La temporada 2012 de la MLB, pasó a la historia como la contenedora de las proezas más resaltantes entre los venezolanos.
Miguel Cabrera obtuvo la triple corona de bateo y ganó el MVP de la liga Americana. Félix Hernández lanzó el 15 de Agosto el primer -y único- juego perfecto en la historia de los Marineros de Seattle y el merideño Johan Santana tiró el 31 de mayo en la noche, el primer no-hitter en los anales de los Mets de Nueva York.
Por supuesto, hubo otras proezas dignas de reseñar, pero ésta publicación no se trata de un recuento. Queremos referirnos a la última de las hazañas mencionadas.
Y para hacer justicia al título de ésta entrada, tenemos que dedicar un poco de contexto histórico a nuestro texto, ayudado por el web-site de las grandes ligas.
Johan Santana, abridor zurdo quien jugó para los Mellizos de Minnesota y los Mets de Nueva York, es el objetivo de nuestra perorata de hoy.
Santana jugó durante doce temporadas en las Grandes Ligas.
Jugó durante doce temporadas en las Grandes Ligas y en sus primeras dos zafras, jamás demostraría lo que después hizo, luego de pasar la temporada baja 2001-2002 perfeccionando el cambio de velocidad.
En efecto, los Mellizos tenían en aquella época, el considerado mejor cuerpo de coaches de pitcheo en las mayores y le sugirieron a Santana trabajar en ese pitcheo.
Cuando comenzó la temporada 2002, Johan había escalado su valor al desarrollar el lanzamiento por el cual se haría famoso.
Pero todo ello tendría un costo.
Los pitcheos en curva, los cambios de velocidad y las sliders (las sweepers en mucha menor medida), ejercen una presión excesiva al brazo de lanzar, tanto en el manguito rotatorio como en los huesos del hombro.
El codo del pitcher también se puede ver afectado, pero solo un médico deportivo podría explicar de mejor manera la fisiología y consecuencias de los lanzamientos de pelota hacia la goma.

▸ **TAREAS DEL EJERCICIO**:
• 1. Transcribe, por favor, el fragmento sobre Johan Santana desde "En efecto, los" hasta "huesos del hombro.".
• 2. Según el fragmento sobre Johan Santana, ¿qué día lanzó Santana el primer no-hitter en la historia de los Mets de Nueva York?
El listado no tiene ningún papel en estas tareas.

▸ **DATOS PROPORCIONADOS**:
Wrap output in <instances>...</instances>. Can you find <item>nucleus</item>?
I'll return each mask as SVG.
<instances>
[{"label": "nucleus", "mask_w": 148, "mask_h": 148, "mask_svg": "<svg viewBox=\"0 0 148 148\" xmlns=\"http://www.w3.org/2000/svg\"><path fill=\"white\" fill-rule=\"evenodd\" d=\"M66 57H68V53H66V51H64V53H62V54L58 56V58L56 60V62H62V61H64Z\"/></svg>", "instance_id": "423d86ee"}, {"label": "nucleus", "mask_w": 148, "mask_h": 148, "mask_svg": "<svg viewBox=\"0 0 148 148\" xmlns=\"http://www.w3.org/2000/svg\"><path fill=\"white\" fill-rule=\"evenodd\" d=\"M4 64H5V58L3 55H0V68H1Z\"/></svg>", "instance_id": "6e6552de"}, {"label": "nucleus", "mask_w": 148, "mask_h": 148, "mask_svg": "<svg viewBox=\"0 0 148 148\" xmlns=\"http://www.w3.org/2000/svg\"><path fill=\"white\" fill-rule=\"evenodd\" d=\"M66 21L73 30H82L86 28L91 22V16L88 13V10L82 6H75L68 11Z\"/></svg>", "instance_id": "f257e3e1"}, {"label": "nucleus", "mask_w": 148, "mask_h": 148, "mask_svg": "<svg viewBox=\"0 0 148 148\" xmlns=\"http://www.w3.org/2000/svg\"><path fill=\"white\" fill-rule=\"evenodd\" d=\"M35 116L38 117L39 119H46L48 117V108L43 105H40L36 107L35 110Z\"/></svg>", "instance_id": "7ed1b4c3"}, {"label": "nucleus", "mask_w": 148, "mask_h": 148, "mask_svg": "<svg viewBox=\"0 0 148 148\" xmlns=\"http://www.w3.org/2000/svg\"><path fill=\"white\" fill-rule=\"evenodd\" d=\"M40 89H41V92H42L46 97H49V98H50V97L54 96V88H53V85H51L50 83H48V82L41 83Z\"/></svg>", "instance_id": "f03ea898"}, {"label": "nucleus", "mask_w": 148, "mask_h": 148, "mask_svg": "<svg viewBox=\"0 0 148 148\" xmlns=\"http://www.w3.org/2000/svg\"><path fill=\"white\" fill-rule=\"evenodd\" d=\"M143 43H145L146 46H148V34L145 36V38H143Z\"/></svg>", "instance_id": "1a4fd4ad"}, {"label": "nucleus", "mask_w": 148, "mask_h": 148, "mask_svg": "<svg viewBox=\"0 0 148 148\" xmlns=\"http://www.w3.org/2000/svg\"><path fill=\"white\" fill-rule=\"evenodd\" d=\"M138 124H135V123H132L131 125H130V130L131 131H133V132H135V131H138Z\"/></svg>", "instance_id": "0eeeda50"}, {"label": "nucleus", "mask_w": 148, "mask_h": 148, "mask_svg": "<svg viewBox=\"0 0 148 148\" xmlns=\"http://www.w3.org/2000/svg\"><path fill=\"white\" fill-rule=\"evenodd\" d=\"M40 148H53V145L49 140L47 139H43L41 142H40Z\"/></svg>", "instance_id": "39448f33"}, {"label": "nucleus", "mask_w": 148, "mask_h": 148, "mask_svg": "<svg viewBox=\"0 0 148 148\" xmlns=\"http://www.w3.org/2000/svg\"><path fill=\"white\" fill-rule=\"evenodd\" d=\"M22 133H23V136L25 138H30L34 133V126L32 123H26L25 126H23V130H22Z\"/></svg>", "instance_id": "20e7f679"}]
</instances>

▸ **SOLUCIONES POR TAREA**:
• 1.
En efecto, los Mellizos tenían en aquella época, el considerado mejor cuerpo de coaches de pitcheo en las mayores y le sugirieron a Santana trabajar en ese pitcheo.
Cuando comenzó la temporada 2002, Johan había escalado su valor al desarrollar el lanzamiento por el cual se haría famoso.
Pero todo ello tendría un costo.
Los pitcheos en curva, los cambios de velocidad y las sliders (las sweepers en mucha menor medida), ejercen una presión excesiva al brazo de lanzar, tanto en el manguito rotatorio como en los huesos del hombro.

• 2. El 31 de mayo, en la noche.